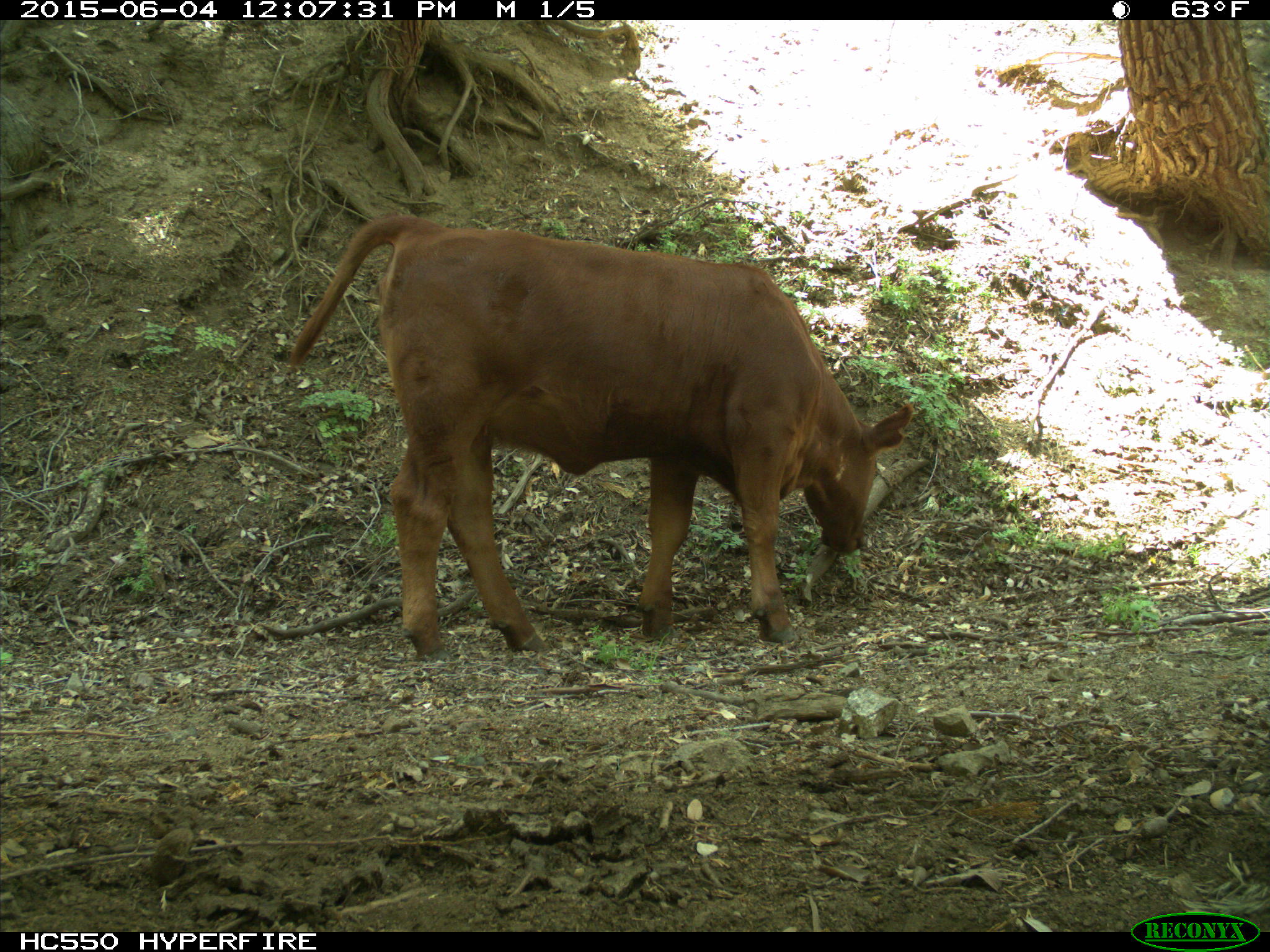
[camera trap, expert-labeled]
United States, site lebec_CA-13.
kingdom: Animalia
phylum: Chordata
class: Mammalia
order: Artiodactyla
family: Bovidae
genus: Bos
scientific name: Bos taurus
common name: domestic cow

........

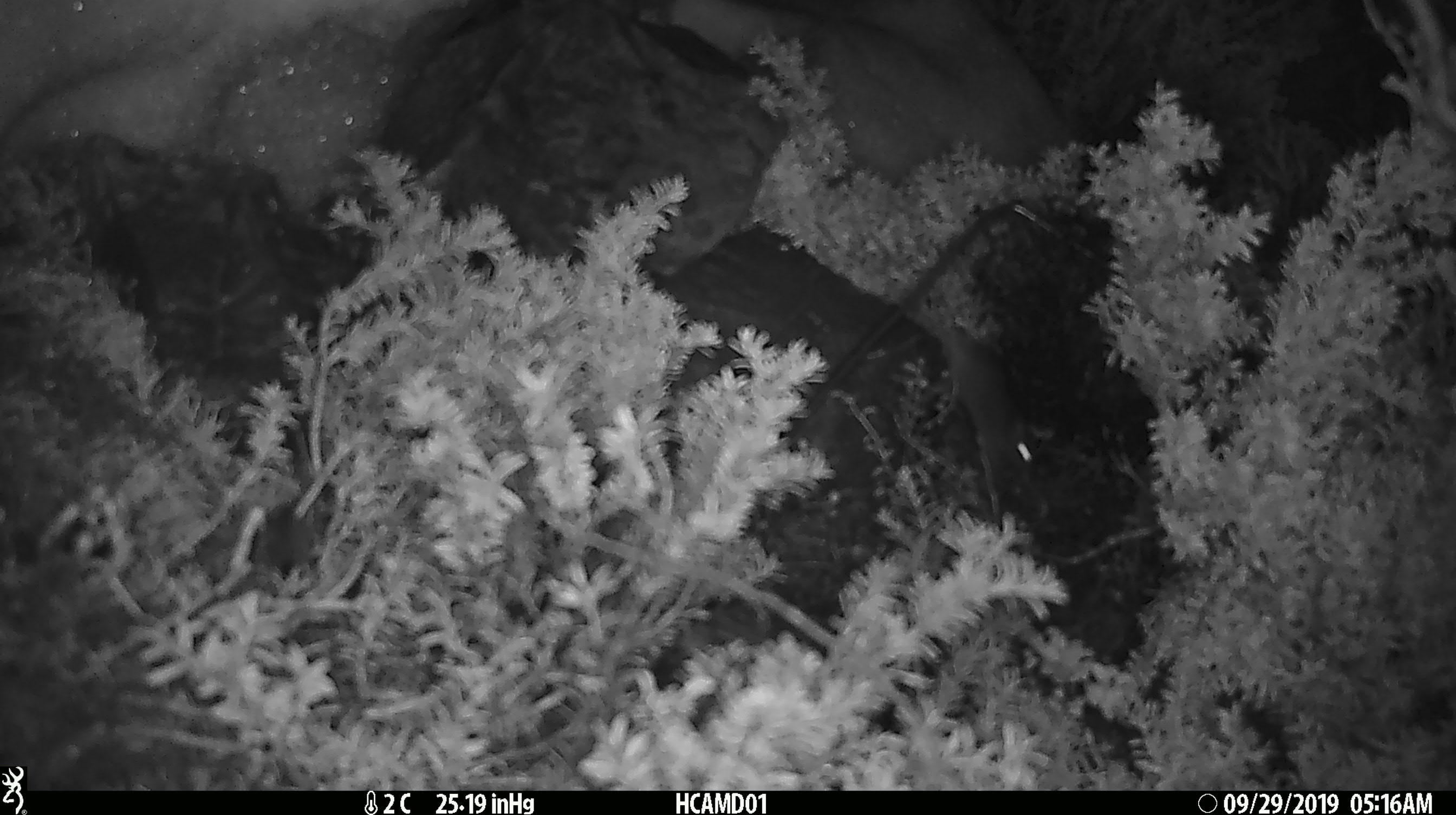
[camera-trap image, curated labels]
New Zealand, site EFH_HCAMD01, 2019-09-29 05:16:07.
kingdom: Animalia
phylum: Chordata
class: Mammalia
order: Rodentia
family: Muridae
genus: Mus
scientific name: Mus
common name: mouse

........

From the line holding "[camera trap, expert-labeled]" to the line holding "common name: domestic cow", inclusive, restate each line above exactly as written.

[camera trap, expert-labeled]
United States, site lebec_CA-13.
kingdom: Animalia
phylum: Chordata
class: Mammalia
order: Artiodactyla
family: Bovidae
genus: Bos
scientific name: Bos taurus
common name: domestic cow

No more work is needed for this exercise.